> _EXERCISE REQUIREMENTS_
**a)** Transcribe the portion of the financial planning text between "Problem 8: Satisfied" and "in your planning.", inclusive.
**b)** According to the financial planning text, what is the solution to sequence of return risk?

::: TEXT EXCERPT :::

Problem #5: Estate Planning. Reason: Procrastination. Solution: Get off your butt and get your estate planning documents done. Learn strategies that provide tax-efficient distributions at death, but also while alive. With improper planning, the government will become one of your beneficiaries.

Problem 6: Sequence of return risk. Reason/Result: The key to any successful investment outcome is the ability to manage the volatility that is inherent in the stock market. Not understanding the significance of withdrawing monies from investments when the market is down in the early years of retirement can be costly. Solution: Have a reserve that one can turn to during down markets.

Problem 7: Fees and Expenses. Reason: Most investors are not aware of their options for advisory fees. Their current advisory team is charging a percentage for managing investments, a method creating conflicts of interest, as well as overcharging for the services they are rendering. Solution: Implement flat fees based on the complexity of one’s financial situation. This will eliminate the conflict of interest from the advisor and can save well over $1,000,000 in fees.

Problem 8: Satisfied with the status quo. Reason/Result: Is in love with their current advisory team even though they are not receiving proactive advice to accumulate more wealth … by the way, whose money is it? Yours or your advisors? Would you not want a second opinion? Solution: Incorporating the Family Net Worth concept will motivate the family to go the extra mile and understand how incorporating philanthropy will lead to more wealth accumulation as well as eliminate the government participation in your planning.

::: DATASET CONTENT :::

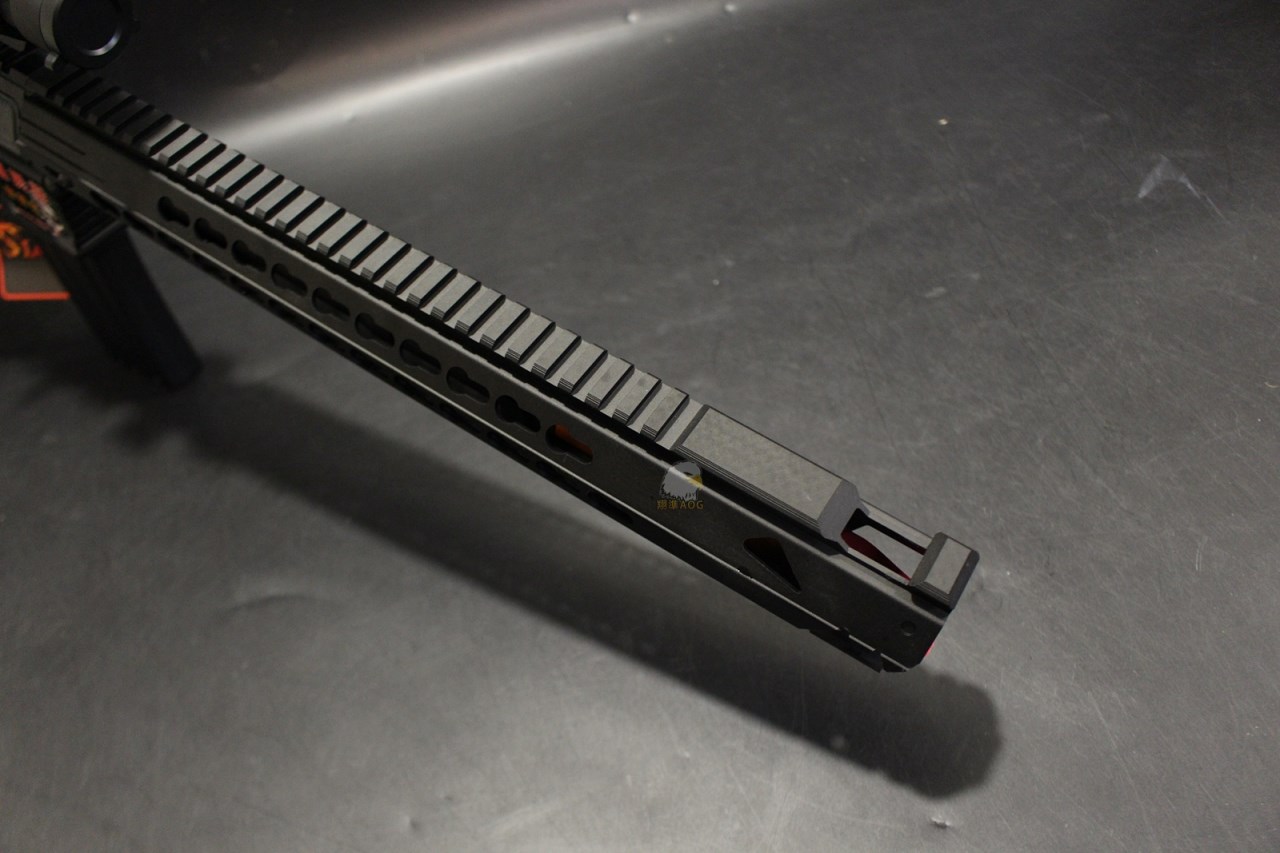 SLONG 神龍 M4 閻龍殭屍版電動槍+水平儀連體夾具5046T+YUBEEN BS 1-5X24IR 狙擊鏡 升級套組 160M 電槍 步槍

:::

> _ANSWERS BELOW_
**a)**
Problem 8: Satisfied with the status quo. Reason/Result: Is in love with their current advisory team even though they are not receiving proactive advice to accumulate more wealth … by the way, whose money is it? Yours or your advisors? Would you not want a second opinion? Solution: Incorporating the Family Net Worth concept will motivate the family to go the extra mile and understand how incorporating philanthropy will lead to more wealth accumulation as well as eliminate the government participation in your planning.

**b)** Have a reserve that one can turn to during down markets.